Jahrhundertealte Vorstellungen von
Ethik und Moral sollen so untergraben
werden, um Rußland zu schwächen.
Doch das Vorgehen dieser westlichen
Unterstützer ist zutiefst zynisch!
Warum ist das zynisch?
Korovin: Weil ihnen das Schicksal der
von ihnen aufgehetzten Leute letztendlich
egal ist. Die westlichen Strategen
kümmern sich nicht um die Homosexuellen,
die auf die Straße gehen.
Wenn diese dort angegriffen werden
und im Krankenhaus landen, beobachtet
der Westen das aus sicherer Entfernung.
Für die westliche Zivilisation sind
diese Opfer entbehrlich. Die russischen
LGBT-Aktivisten stellen in den Augen
der westlichen Förderer lediglich das
Fußvolk für den Angriff auf den Aufbau
der russischen Gesellschaft dar.

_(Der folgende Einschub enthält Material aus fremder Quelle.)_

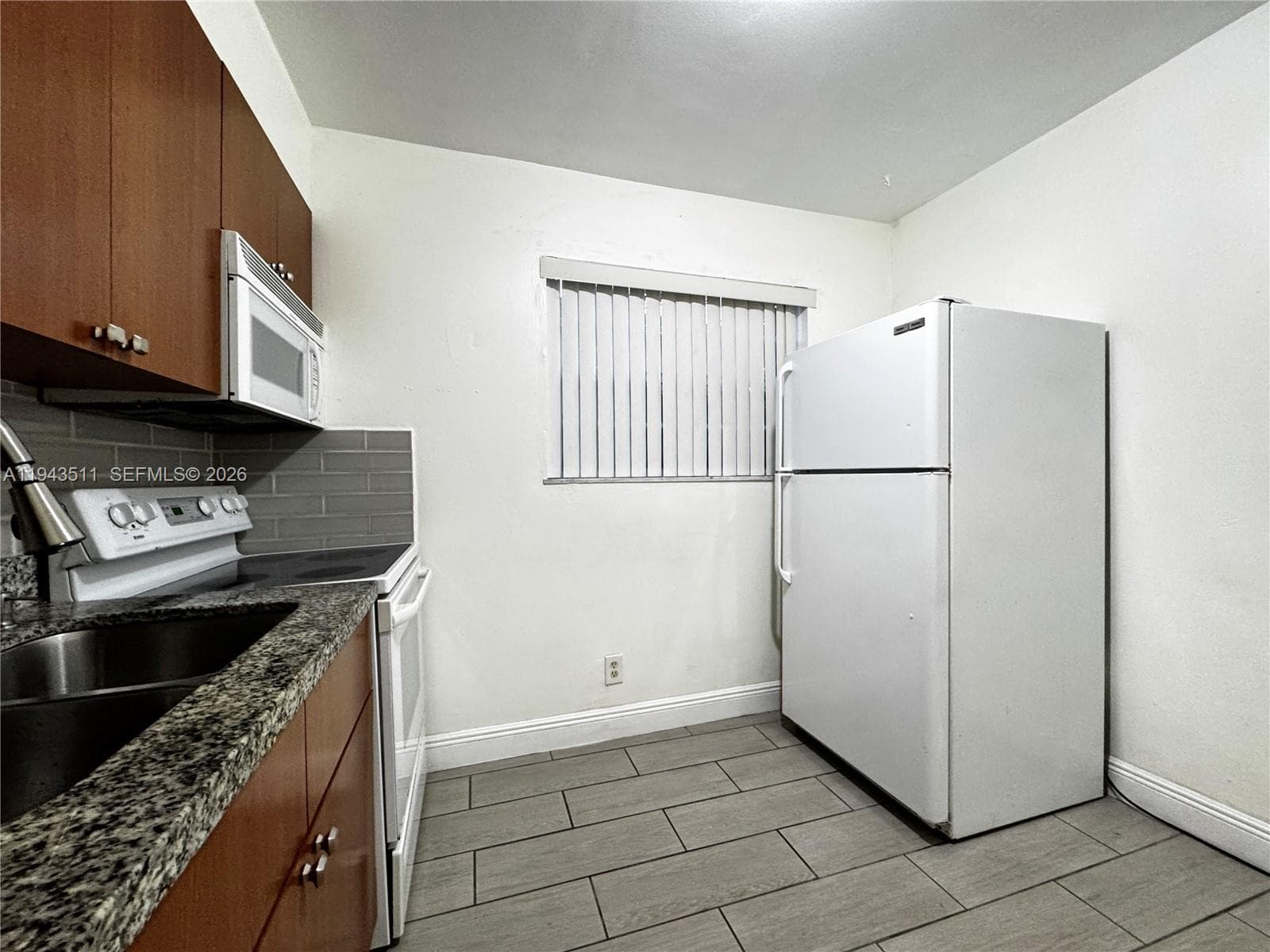 CRYSTAL CONDO · #110 in Hallandale Beach - Photo 2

Sie dienen
allein der Sabotage.
Das neue Gesetz richtet sich also auch
gegen die Einmischung von außen?
Korovin: Es ist ein Schutzmechanismus.
Je kleiner die sogenannten LGBTGruppen
sind, desto besser. Je weniger
Jugendliche sie beeinfl ussen können,
desto gesünder für unsere Gesellschaft.
Daher trifft das neue Gesetz genau diesen
Kern: Die sozialen Aktivitäten dieser
Gruppen werden verboten oder auf
ein Minimum beschränkt. Innerhalb
seiner Wohnung und im privaten Bereich
darf jeder machen, was er oder sie
will. Doch diese Freiheit endet an der
Wohnungstür. Aber innerhalb dieses
begrenzten Bereiches steht es ihnen
frei, das zu tun, wonach ihnen ist. Außerhalb
sind sie vor dem Gesetz verantwortlich.
Herr Korovin, vielen Dank für das Gespräch.

28. April 2013 at 02:13
Ein interessantes Interview. Ich gebe Herrn Korovin voll und ganz recht. Die russische Gesellschaft muss sich gegen zersetzenden Einfluss aus dem Westen schützen, der in sehr aggressiver Weise einzudringen versucht.